Vanguard Short-Term Treasury ETF (VGSH)
Allocation: 10% of Portfolio
5-Year Performance: 1.67%
Buffett recommends that 10% of his wife’s portfolio go to short-term government bonds. Vanguard Funds has an ETF that does exactly that.
The Vanguard Short-Term Treasury ETF invests in investment-grade U.S. government bonds with average maturities between one and three years. The risk, on a scale of one to five, is one — meaning this Vanguard ETF is for conservative investors looking for stable share prices.
And with an expense ratio of 0.05%, this ETF should give you peace of mind for your short-term needs.
Vanguard Consumer Staples ETF (VDC)
Allocation: 10% of Portfolio
10-Year Performance: 11.38%
On this final piece of the puzzle, I’m going defensive. The mutual fund version of the S&P 500 has less than 10% invested in consumer staples. I mean to remedy that by putting the final 10% in the Vanguard Consumer Staples ETF, a collection of 92 household names including Procter & Gamble (NYSE:PG) and Coca-Cola (NYSE:KO).

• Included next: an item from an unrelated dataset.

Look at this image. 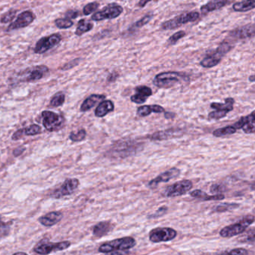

Since its inception in 2004, VDC has had but one year of negative annual total returns, and that was in 2008 when it experienced a 17% decline — 20 percentage points better than the S&P 500. When the you-know-what hits the fan, you’ll be glad you own this particular low-cost ETF. It has an expense ratio of just 0.1%.
It seems the “keep it simple” rule holds true, and Warren Buffett is the No. 1 follower.
As of this writing, Will Ashworth did not own a position in any of the aforementioned securities.